───── Input records ─────

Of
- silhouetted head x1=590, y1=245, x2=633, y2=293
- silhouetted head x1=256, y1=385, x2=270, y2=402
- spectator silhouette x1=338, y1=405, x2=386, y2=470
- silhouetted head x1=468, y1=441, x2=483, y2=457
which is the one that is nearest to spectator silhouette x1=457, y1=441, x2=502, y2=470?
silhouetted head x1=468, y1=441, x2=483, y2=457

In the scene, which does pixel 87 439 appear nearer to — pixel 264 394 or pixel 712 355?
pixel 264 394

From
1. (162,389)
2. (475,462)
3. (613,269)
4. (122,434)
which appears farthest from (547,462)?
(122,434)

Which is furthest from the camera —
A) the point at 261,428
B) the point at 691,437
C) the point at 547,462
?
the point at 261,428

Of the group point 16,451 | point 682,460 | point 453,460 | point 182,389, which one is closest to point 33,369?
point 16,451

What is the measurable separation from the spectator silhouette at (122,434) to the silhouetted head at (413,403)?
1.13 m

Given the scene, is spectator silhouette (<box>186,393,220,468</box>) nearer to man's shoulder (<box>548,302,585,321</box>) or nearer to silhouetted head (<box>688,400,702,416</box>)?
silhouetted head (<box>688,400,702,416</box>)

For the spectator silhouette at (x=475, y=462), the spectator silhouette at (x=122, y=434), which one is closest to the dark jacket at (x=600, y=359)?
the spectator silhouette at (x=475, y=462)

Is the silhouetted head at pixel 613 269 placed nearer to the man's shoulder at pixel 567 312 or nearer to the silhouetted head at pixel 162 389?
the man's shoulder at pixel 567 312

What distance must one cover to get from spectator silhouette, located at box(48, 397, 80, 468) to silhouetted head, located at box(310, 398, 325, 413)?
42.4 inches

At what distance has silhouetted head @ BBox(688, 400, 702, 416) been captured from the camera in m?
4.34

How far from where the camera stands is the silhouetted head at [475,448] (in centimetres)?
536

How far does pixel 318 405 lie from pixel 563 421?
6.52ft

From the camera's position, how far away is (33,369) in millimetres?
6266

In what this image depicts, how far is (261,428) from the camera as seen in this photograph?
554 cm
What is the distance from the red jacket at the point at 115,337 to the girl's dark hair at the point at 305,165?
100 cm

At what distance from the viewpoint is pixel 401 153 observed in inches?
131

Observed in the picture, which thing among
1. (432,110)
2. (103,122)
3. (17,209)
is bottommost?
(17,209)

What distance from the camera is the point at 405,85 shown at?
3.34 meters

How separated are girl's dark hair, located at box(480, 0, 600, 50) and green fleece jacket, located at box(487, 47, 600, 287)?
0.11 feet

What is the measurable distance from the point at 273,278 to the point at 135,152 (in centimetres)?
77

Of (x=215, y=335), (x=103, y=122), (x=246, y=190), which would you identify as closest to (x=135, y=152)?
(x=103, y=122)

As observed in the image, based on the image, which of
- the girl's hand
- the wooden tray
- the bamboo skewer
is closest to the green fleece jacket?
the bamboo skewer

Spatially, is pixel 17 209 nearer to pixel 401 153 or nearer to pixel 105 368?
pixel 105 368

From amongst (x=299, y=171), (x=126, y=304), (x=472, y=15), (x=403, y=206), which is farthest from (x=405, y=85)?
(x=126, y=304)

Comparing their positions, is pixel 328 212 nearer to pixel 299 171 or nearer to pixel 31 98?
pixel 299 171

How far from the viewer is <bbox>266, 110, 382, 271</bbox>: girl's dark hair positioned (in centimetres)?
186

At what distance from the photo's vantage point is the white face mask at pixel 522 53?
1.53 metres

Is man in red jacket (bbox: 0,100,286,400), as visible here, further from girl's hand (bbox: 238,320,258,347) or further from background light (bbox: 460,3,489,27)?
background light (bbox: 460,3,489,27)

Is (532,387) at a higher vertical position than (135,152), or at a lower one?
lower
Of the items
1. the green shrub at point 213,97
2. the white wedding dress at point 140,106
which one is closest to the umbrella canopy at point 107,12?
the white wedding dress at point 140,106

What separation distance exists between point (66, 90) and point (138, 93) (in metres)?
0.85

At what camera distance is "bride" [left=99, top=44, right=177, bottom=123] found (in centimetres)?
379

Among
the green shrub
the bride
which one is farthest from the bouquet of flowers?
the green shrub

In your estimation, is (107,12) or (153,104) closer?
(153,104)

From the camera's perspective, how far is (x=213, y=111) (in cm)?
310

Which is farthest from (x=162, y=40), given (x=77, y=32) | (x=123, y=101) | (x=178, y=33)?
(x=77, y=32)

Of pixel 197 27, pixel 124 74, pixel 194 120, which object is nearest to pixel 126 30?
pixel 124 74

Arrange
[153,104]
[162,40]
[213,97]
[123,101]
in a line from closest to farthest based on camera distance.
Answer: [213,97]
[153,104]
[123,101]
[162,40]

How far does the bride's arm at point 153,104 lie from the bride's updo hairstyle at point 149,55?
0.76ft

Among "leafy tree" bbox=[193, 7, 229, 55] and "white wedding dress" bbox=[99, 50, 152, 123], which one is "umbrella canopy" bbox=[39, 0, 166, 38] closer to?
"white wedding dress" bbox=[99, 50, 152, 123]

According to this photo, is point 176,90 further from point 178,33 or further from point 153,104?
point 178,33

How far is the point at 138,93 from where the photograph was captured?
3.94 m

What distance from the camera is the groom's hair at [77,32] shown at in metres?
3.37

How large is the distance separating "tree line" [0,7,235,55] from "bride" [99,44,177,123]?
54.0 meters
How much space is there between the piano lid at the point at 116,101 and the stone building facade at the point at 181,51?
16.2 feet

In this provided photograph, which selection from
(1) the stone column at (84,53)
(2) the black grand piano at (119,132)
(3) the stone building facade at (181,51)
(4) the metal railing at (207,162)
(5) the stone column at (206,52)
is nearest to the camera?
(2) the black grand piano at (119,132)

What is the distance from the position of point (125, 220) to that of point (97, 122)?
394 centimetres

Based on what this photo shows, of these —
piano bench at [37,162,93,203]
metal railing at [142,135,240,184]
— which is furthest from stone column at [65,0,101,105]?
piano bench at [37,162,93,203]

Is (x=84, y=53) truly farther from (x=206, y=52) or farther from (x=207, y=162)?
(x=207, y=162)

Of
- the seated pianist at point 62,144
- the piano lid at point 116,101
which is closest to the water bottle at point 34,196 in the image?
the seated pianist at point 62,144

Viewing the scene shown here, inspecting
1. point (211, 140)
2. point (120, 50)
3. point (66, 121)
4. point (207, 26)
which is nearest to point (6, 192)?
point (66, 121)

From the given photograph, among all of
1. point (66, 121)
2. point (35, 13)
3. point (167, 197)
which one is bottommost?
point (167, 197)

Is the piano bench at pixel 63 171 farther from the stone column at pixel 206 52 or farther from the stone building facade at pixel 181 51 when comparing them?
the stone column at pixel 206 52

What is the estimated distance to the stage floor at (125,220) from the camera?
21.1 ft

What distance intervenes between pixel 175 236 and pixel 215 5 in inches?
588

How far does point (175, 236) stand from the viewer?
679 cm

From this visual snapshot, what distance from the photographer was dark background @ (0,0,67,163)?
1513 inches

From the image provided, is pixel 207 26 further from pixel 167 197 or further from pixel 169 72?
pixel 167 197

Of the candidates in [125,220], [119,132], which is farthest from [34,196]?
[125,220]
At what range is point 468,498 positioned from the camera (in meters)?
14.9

─────

*Written task*
Each line of the material should be duplicated exactly, please.

*Complete response*
Of
- silhouetted head x1=590, y1=245, x2=633, y2=293
- silhouetted head x1=256, y1=385, x2=270, y2=402
- spectator silhouette x1=338, y1=405, x2=386, y2=470
- silhouetted head x1=468, y1=441, x2=483, y2=457
which is the one that is nearest to spectator silhouette x1=457, y1=441, x2=502, y2=470?
silhouetted head x1=468, y1=441, x2=483, y2=457

In the scene, which does pixel 87 439 appear nearer to — pixel 264 394 or pixel 712 355?
pixel 264 394

From
1. (162,389)
2. (475,462)
3. (613,269)
4. (122,434)
which appears farthest from (547,462)?
(122,434)

Which is furthest from the camera —
A) the point at 261,428
B) the point at 691,437
C) the point at 547,462
?
the point at 261,428

Of the group point 16,451 | point 682,460 | point 453,460 | point 182,389, which one is closest to point 33,369?
point 16,451

What is the measurable separation from the spectator silhouette at (122,434) to the silhouetted head at (413,403)?
1.13 m

Given the scene, is spectator silhouette (<box>186,393,220,468</box>) nearer to man's shoulder (<box>548,302,585,321</box>) or nearer to silhouetted head (<box>688,400,702,416</box>)?
silhouetted head (<box>688,400,702,416</box>)

For the spectator silhouette at (x=475, y=462), the spectator silhouette at (x=122, y=434), which one is closest to the dark jacket at (x=600, y=359)?
the spectator silhouette at (x=475, y=462)

Is the silhouetted head at pixel 613 269 placed nearer to the man's shoulder at pixel 567 312 or nearer to the silhouetted head at pixel 162 389?
the man's shoulder at pixel 567 312

What distance must one cover to get from spectator silhouette, located at box(48, 397, 80, 468) to silhouetted head, located at box(310, 398, 325, 413)?
42.4 inches

At what distance has silhouetted head @ BBox(688, 400, 702, 416) been captured from the camera in m?
4.34

How far from where the camera stands is the silhouetted head at [475,448] (in centimetres)?
536

How far does pixel 318 405 lie from pixel 563 421?
6.52ft

From the camera's position, how far away is (33,369) in millimetres?
6266

In what this image depicts, how far is (261,428) from the camera as seen in this photograph?
554 cm
What is the distance from the red jacket at the point at 115,337 to the girl's dark hair at the point at 305,165?
100 cm

At what distance from the viewpoint is pixel 401 153 observed in inches?
131

Observed in the picture, which thing among
1. (432,110)
2. (103,122)
3. (17,209)
is bottommost?
(17,209)

What distance from the camera is the point at 405,85 shown at?
3.34 meters

How separated are girl's dark hair, located at box(480, 0, 600, 50) and green fleece jacket, located at box(487, 47, 600, 287)?
0.11 feet

What is the measurable distance from the point at 273,278 to the point at 135,152 (in centimetres)?
77

Of (x=215, y=335), (x=103, y=122), (x=246, y=190), which would you identify as closest to (x=135, y=152)?
(x=103, y=122)

As observed in the image, based on the image, which of
- the girl's hand
- the wooden tray
- the bamboo skewer
is closest to the green fleece jacket?
the bamboo skewer

Spatially, is pixel 17 209 nearer to pixel 401 153 or nearer to pixel 105 368?
pixel 105 368

From amongst (x=299, y=171), (x=126, y=304), (x=472, y=15), (x=403, y=206), which is farthest from (x=405, y=85)?
(x=126, y=304)

Comparing their positions, is pixel 328 212 nearer to pixel 299 171 or nearer to pixel 31 98?
pixel 299 171

How far from the viewer is <bbox>266, 110, 382, 271</bbox>: girl's dark hair positioned (in centimetres)?
186

At what distance from the photo's vantage point is the white face mask at pixel 522 53?
1.53 metres

Is man in red jacket (bbox: 0,100,286,400), as visible here, further from girl's hand (bbox: 238,320,258,347) or further from background light (bbox: 460,3,489,27)?
background light (bbox: 460,3,489,27)

Is (532,387) at a higher vertical position than (135,152), or at a lower one?
lower
Of the items
1. the green shrub at point 213,97
2. the white wedding dress at point 140,106
which one is closest to the umbrella canopy at point 107,12?
the white wedding dress at point 140,106

What separation distance exists between point (66, 90) and point (138, 93) (in metres)?
0.85

At what camera distance is "bride" [left=99, top=44, right=177, bottom=123] found (in centimetres)?
379

Among
the green shrub
the bride
which one is farthest from the bouquet of flowers?
the green shrub

In your estimation, is (107,12) or (153,104) closer?
(153,104)

From the camera's perspective, how far is (x=213, y=111) (in cm)?
310

Which is farthest from (x=162, y=40), given (x=77, y=32) | (x=123, y=101) | (x=178, y=33)?
(x=77, y=32)

Of pixel 197 27, pixel 124 74, pixel 194 120, which object is nearest to pixel 126 30?
pixel 124 74

Arrange
[153,104]
[162,40]
[213,97]
[123,101]
in a line from closest to farthest based on camera distance.
Answer: [213,97]
[153,104]
[123,101]
[162,40]

How far does the bride's arm at point 153,104 lie from the bride's updo hairstyle at point 149,55?
0.76ft

Among "leafy tree" bbox=[193, 7, 229, 55] and "white wedding dress" bbox=[99, 50, 152, 123], which one is "umbrella canopy" bbox=[39, 0, 166, 38] closer to?
"white wedding dress" bbox=[99, 50, 152, 123]

According to this photo, is point 176,90 further from point 178,33 or further from point 153,104?
point 178,33

How far is the point at 138,93 from where the photograph was captured?
3.94 m

What distance from the camera is the groom's hair at [77,32] shown at in metres?
3.37

How large is the distance separating "tree line" [0,7,235,55] from "bride" [99,44,177,123]?
54.0 meters
How much space is there between the piano lid at the point at 116,101 and the stone building facade at the point at 181,51?
16.2 feet

In this provided photograph, which selection from
(1) the stone column at (84,53)
(2) the black grand piano at (119,132)
(3) the stone building facade at (181,51)
(4) the metal railing at (207,162)
(5) the stone column at (206,52)
is nearest to the camera?
(2) the black grand piano at (119,132)

What is the distance from the position of point (125, 220) to that of point (97, 122)?
394 centimetres

Based on what this photo shows, of these —
piano bench at [37,162,93,203]
metal railing at [142,135,240,184]
— which is furthest from stone column at [65,0,101,105]?
piano bench at [37,162,93,203]

Is (x=84, y=53) truly farther from (x=206, y=52) or farther from (x=207, y=162)?
(x=207, y=162)

Of
- the seated pianist at point 62,144
- the piano lid at point 116,101
which is closest to the water bottle at point 34,196 in the image?
the seated pianist at point 62,144

Viewing the scene shown here, inspecting
1. point (211, 140)
2. point (120, 50)
3. point (66, 121)
4. point (207, 26)
which is nearest to point (6, 192)?
point (66, 121)

From the given photograph, among all of
1. point (66, 121)
2. point (35, 13)
3. point (167, 197)
which one is bottommost?
point (167, 197)

Is the piano bench at pixel 63 171 farther from the stone column at pixel 206 52 or farther from the stone building facade at pixel 181 51 when comparing them?
the stone column at pixel 206 52

What is the estimated distance to the stage floor at (125,220) from the camera?
21.1 ft

What distance intervenes between pixel 175 236 and pixel 215 5 in inches?
588

How far does point (175, 236) stand from the viewer?
679 cm

From this visual snapshot, what distance from the photographer was dark background @ (0,0,67,163)?
1513 inches

From the image provided, is pixel 207 26 further from pixel 167 197 or further from pixel 169 72?
pixel 167 197

Of the candidates in [125,220], [119,132], which is farthest from [34,196]?
[125,220]
At what range is point 468,498 positioned from the camera (in meters)?
14.9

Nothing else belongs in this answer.